* ASSIGNED TASK: From the records below, please repeat exactly the line that has "Given name Zulkifli", the line that has "Cronologia de la", and every line between them, and nothing else.

* INPUT DATA:
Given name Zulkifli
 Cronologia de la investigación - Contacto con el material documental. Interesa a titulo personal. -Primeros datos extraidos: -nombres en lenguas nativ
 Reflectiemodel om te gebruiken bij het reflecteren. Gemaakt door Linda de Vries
* * *
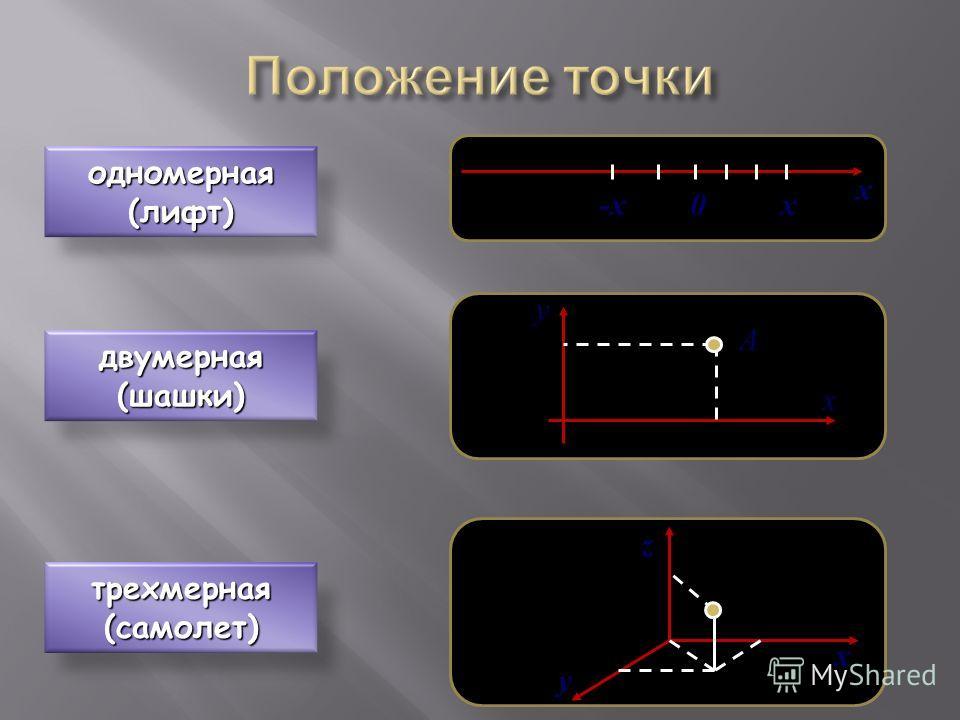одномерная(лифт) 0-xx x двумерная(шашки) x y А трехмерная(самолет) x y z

* SOLVED EXERCISE:
Given name Zulkifli
 Cronologia de la investigación - Contacto con el material documental. Interesa a titulo personal. -Primeros datos extraidos: -nombres en lenguas nativ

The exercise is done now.